Riedl defines RSI plainly: an AI system that creates a version of itself that is improved, which in turn creates a further improved version, and so on. He then observes that some of this is quietly happening already. His claim is that 80% or more of the Claude and GPT codebases were written by Claude and GPT respectively, but that the actual recursion is still confined to lower-level work: architectural details, hardware optimization, and pieces of the training and execution harnesses. It is real, but it is not the model rewriting its own mind.

The reason he thinks a hard take-off is hard to justify comes down to the boring constraints of data and compute. New data is harder to get, cheap data is tapping out, and by his framing, data can be created by people at the speed that people make data. Recursive tweaks to a training harness cannot conjure new tokens. Compute for radical experimentation is expensive, so each recursive step imposes a real cost. Stack these up and you get s-shaped curves rather than an exponential lift-off.

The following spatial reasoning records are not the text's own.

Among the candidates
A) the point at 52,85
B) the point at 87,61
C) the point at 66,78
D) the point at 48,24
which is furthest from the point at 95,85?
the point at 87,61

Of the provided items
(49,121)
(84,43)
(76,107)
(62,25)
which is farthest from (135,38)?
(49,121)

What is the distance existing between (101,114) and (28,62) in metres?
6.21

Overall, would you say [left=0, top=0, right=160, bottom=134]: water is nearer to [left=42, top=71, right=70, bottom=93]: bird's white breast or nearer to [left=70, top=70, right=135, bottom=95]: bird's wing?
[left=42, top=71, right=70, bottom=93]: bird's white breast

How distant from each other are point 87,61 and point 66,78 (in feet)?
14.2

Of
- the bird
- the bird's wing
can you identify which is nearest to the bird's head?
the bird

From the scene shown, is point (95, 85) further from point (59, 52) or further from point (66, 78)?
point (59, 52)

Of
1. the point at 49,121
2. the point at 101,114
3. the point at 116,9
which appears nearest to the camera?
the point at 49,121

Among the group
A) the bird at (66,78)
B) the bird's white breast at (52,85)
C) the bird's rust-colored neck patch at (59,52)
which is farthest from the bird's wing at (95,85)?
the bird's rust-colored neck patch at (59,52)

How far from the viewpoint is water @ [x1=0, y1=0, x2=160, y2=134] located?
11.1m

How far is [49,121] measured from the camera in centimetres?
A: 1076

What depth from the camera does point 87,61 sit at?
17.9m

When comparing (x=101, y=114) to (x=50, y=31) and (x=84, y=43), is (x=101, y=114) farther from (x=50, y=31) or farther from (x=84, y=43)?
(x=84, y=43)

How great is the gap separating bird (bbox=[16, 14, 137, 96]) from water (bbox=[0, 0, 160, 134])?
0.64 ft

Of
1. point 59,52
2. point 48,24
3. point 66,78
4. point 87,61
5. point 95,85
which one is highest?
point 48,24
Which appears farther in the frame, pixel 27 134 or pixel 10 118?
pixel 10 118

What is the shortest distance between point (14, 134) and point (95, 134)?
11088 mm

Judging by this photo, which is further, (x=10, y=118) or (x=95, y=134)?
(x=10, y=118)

The caveat is that diminishing-returns arguments have a mixed track record in this field, and Riedl himself frames the piece as scenario analysis rather than prediction. What the essay does not give you is a specific tripwire, the data source or architecture shift or budget threshold that would flip a soft take-off into a hard one, nor a comparison with what labs claim to be seeing inside their own self-improvement experiments.

For leaders trying to price AI risk, the useful part is that it gives you concrete places to look, the training harness, the execution harness, hardware optimization, data pipelines, rather than a mystical black box. If any notion of the singularity is to occur, Riedl argues, a slow take-off is the more likely path, and that is the version worth planning around.